Friday, June 15, 2012

Contemplation

There is a bronze and marble sculpture by the French craftsman, Auguste Rodin, called "The Thinker." It is of a man sitting with his back bent forward, his right elbow on his left knee, and the back of his right hand below his chin. It is said, "The Thinker," depicts a man in sober meditation battling with a powerful inner struggle, and often used to represent philosophy. As a visual, this sculpture exemplifies someone in contemplation. When we talk about contemplating, we are talking about reflecting deeply and thinking intently about the spiritual realm, for contemplation may also be prayer and lead to some forms of meditation. To contemplate, is to reflect, view and evaluate thoughtfully and carefully.  It is exercising the mind, or one's  power of reason in order to make inferences, decisions, and to arrive at solutions or sound judgments. Once something has been contemplated, and usually the process takes a long time, evidence manifests and proof comes to bear in behavior and attitudes.
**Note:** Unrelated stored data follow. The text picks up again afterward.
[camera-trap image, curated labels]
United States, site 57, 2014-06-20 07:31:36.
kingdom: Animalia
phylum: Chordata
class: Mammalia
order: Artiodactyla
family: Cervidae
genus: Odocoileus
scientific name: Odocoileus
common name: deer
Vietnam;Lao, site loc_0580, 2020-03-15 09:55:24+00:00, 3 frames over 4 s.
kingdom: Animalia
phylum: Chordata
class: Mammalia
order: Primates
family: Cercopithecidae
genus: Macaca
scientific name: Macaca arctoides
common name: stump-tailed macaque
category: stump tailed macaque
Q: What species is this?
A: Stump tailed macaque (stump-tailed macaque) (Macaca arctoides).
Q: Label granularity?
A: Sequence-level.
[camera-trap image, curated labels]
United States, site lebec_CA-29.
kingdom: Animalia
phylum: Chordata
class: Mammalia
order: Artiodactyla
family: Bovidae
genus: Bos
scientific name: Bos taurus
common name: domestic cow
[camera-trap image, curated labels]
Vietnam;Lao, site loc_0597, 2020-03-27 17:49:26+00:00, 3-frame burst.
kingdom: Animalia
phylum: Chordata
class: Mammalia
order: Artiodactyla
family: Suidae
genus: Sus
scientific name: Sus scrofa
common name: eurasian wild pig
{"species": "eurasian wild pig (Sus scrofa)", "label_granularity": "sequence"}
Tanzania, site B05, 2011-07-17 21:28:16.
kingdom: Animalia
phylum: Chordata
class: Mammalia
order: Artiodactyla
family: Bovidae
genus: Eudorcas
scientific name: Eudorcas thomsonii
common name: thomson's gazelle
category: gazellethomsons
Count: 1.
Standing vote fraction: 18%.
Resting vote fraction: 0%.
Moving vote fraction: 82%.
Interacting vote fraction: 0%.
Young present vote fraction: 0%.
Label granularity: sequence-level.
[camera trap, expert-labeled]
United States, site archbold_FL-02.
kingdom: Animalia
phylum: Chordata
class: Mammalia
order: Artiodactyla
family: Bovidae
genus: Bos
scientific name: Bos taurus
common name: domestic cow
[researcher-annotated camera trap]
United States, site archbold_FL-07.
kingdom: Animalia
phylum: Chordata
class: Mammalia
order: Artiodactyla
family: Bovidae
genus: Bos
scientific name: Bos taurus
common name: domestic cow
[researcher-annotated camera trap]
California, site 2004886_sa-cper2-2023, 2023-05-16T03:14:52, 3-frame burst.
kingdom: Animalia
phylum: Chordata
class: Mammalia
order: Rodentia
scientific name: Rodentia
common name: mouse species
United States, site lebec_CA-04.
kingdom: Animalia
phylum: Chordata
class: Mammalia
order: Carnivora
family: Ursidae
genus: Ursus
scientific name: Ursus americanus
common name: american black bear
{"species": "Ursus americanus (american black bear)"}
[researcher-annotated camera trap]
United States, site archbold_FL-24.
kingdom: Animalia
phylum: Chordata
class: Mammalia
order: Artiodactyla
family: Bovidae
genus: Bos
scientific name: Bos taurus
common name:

Other forms of reflection are pondering, musing, and mulling things over. These things infer to consider thoughtfully and seriously, but not as deeply, and not as long. There is also speculation and rumination. These forms of thinking differ from contemplation in that good and bad thoughts are considered, whereas contemplation is of spiritual values, the good and the beautiful, the pure and the just. Thoughts in contemplation take root in the mind and produce their own circumstances of kindness and grace as these habits grow out of this type of deep thought. "Man is buffered by circumstances so long as he believes himself to be the creature of outside conditions, but when he realizes that he is a creative power, and that he may command the hidden soil and seed of his being out of which circumstances grow, he then becomes the rightful master of himself," James Allen, the the author of As A Man Thinketh. And from Philippians 4:8; "Finally brethren, whatsoever things are honest, whatsoever things are just, whatsoever things are pure, whatsoever things are lovely, whatsoever things are of good report, if there be any virtue, and if there be any praise, think on these things." Priests, as well as friars (brothers, monks) and nuns, are known for their contemplative praying. However, anyone fitting the above description can be, relatively speaking, called practicing contemplation.